Foucault non vede qui una rivolta nel senso classico, dialettico, marxista, con un obiettivo, una fine e una strategia. No. Qui c’è qualcosa di più spiazzante: un’intera popolazione che, senza apparati, senza avanguardie, senza vocabolari politici condivisi, si alza in piedi per sottrarsi. Non avanza, non conquista, si rifiuta – e nel rifiuto stesso, genera un’apertura. Non propone un’altra forma di potere, ma una frattura nel potere.
La rivolta iraniana destabilizza, non con la forza, ma con l’enigma. Foucault è affascinato, inquietato, coinvolto. Intuisce che questa non è semplicemente una rivoluzione, ma una sospensione della grammatica politica conosciuta. Un silenzio collettivo che urla.
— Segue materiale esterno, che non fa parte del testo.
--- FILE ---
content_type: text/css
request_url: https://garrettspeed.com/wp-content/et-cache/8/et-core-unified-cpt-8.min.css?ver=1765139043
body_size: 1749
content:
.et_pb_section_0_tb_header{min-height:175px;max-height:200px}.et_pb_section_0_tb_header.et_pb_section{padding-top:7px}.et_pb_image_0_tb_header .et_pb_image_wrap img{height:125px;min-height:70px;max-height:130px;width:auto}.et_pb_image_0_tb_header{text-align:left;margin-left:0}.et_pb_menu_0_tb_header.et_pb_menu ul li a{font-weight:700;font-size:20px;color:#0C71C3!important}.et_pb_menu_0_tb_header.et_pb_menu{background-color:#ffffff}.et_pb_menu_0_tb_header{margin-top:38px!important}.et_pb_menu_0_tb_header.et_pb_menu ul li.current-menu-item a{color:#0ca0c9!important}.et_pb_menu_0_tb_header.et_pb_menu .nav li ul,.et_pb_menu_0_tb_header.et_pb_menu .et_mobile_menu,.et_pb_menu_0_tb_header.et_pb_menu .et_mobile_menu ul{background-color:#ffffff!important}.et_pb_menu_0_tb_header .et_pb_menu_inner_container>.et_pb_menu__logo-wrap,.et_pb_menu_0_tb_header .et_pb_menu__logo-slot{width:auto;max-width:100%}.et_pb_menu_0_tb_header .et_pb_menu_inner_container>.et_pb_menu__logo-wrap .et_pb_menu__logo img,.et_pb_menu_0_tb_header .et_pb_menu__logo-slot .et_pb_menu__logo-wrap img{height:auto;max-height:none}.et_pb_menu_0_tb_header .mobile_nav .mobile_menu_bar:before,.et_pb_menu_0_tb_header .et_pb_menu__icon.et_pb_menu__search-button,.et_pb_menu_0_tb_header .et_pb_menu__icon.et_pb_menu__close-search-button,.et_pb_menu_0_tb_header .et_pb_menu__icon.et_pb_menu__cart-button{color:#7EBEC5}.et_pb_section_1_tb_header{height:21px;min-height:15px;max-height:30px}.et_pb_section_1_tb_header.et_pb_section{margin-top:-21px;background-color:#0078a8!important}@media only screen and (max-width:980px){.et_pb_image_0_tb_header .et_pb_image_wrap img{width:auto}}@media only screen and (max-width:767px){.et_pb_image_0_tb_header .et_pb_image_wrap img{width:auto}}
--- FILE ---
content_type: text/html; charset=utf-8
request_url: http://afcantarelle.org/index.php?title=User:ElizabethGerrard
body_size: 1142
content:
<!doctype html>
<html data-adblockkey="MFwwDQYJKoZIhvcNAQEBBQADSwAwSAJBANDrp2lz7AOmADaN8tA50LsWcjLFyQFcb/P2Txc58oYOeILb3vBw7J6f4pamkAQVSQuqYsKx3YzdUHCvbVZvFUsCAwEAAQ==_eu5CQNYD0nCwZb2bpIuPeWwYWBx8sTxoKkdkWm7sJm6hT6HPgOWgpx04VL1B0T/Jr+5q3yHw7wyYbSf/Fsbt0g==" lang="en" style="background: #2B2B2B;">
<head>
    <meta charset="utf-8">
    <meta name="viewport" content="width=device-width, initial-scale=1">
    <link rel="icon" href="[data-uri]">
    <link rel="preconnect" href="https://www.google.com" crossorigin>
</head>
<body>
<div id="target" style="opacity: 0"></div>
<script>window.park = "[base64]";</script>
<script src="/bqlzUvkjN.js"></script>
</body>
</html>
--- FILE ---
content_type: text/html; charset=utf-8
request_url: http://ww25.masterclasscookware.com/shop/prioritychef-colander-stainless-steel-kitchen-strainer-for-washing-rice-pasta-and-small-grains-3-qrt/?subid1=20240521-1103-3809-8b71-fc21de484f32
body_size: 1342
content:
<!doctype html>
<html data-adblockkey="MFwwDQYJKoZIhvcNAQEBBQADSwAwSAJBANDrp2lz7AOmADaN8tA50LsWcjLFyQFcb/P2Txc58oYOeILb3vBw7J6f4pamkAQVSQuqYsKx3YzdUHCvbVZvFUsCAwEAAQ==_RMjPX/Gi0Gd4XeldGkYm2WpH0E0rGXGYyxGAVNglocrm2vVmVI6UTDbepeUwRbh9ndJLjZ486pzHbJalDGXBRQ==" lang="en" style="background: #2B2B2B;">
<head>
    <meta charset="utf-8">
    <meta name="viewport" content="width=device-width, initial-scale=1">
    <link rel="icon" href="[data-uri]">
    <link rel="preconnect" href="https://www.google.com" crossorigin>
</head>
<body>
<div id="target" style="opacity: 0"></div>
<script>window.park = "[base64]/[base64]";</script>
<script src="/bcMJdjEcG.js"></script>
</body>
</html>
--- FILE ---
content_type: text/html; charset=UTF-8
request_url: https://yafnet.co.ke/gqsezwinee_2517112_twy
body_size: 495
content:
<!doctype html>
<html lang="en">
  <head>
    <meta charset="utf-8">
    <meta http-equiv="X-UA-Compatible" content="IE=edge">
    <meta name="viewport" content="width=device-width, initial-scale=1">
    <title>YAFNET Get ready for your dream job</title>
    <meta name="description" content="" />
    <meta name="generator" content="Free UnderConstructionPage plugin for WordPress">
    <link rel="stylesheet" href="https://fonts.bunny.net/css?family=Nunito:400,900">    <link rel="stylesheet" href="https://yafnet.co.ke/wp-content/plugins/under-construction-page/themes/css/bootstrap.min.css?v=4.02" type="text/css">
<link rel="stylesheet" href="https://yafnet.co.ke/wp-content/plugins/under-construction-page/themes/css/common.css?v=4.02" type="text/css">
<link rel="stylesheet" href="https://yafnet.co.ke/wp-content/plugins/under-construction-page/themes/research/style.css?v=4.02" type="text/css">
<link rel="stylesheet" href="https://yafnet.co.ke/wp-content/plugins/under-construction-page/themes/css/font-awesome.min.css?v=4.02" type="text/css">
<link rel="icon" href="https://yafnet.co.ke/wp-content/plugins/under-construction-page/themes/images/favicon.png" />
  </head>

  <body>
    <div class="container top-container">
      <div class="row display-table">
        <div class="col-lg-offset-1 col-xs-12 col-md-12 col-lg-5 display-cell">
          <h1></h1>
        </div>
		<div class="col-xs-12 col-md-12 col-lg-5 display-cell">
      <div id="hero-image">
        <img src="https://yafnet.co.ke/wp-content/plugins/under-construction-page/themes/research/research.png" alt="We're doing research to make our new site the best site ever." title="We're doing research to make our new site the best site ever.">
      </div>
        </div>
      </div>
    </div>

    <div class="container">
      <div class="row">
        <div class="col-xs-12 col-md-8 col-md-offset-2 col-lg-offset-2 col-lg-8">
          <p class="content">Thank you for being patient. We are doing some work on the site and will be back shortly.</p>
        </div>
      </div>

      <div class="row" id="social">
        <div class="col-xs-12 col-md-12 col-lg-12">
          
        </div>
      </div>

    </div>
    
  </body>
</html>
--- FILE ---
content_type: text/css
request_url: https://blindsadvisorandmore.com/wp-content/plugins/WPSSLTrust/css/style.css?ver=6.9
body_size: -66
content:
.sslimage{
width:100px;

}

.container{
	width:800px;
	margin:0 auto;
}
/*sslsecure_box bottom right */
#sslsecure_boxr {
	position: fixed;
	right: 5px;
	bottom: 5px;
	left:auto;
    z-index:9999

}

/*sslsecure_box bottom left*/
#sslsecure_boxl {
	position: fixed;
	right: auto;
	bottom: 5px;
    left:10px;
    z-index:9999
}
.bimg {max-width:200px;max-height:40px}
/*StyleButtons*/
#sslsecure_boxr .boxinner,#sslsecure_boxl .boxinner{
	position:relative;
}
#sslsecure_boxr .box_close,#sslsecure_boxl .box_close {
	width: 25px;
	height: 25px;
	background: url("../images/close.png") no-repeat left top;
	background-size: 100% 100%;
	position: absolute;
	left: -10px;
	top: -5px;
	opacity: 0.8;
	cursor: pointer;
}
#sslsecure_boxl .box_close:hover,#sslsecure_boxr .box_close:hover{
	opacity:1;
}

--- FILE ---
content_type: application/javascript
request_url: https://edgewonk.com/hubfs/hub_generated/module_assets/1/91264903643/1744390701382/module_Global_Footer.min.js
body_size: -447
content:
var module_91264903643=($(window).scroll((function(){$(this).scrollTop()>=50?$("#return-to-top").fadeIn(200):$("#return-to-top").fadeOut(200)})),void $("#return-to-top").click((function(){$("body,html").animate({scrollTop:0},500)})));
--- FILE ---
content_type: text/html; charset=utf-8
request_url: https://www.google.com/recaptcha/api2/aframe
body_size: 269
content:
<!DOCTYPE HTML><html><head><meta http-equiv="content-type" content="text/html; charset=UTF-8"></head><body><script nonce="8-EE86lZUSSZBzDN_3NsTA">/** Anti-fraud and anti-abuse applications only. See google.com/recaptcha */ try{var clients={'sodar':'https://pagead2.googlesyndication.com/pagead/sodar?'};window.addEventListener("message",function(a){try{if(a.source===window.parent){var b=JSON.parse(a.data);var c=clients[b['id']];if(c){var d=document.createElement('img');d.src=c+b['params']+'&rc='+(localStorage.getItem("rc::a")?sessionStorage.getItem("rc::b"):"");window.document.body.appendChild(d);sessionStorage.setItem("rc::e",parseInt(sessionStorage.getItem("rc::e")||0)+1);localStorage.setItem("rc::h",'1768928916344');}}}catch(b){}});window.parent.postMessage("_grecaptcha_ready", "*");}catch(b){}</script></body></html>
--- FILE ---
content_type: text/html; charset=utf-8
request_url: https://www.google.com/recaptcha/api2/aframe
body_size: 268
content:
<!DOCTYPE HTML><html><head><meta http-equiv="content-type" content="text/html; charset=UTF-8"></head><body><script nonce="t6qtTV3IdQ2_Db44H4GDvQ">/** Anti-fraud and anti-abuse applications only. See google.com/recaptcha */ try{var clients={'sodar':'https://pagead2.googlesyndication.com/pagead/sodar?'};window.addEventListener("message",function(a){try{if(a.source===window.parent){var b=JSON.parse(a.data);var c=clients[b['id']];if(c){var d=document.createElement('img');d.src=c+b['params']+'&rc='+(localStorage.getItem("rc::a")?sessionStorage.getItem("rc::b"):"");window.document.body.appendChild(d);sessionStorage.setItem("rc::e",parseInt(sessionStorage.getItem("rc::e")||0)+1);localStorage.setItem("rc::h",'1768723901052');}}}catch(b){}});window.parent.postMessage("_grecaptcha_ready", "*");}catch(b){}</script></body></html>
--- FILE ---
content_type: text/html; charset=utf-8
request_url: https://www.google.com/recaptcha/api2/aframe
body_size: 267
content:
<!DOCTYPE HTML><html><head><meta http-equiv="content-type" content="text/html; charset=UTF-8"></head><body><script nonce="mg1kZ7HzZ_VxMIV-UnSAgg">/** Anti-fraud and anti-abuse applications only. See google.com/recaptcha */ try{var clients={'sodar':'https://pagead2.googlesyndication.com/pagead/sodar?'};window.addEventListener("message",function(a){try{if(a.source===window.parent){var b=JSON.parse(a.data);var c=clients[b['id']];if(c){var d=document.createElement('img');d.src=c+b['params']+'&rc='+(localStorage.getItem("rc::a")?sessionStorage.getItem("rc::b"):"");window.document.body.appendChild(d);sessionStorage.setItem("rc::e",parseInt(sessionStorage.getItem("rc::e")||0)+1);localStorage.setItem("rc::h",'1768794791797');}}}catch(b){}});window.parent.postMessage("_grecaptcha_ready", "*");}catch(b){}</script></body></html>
Ciò che accade in Iran è un gesto assoluto, un dire “no” che non chiede nulla in cambio. Un dire no che non si trasforma in sì a qualcos’altro. Un preferirei di no che resiste al tempo, alla storia, alla ragione. Non è calcolo, non è pianificazione. È pura introduzione della soggettività dentro una macchina che non la prevede più.
La dimensione religiosa della rivolta – così poco comprensibile all’intellettualità europea – si carica di alterità. Foucault osserva. Prima con curiosità, poi con disagio, infine con un rispetto quasi sacro per quell’irriducibile ritornare sulla propria parola che è la preghiera che scardina ogni forma di comando.
Questa rivolta svela l’assurdità delle categorie politiche con cui il mondo moderno pretende di spiegare tutto: rivoluzione, progresso, ragione, Stato.
Il rivoltoso iraniano può morire in silenzio, al margine, senza aver scritto nulla se non la propria esistenza. Nel momento stesso in cui si ritira, prende la scena. Come una macchia su un foglio bianco, come una frase non scritta ma sempre presente: «Direi no».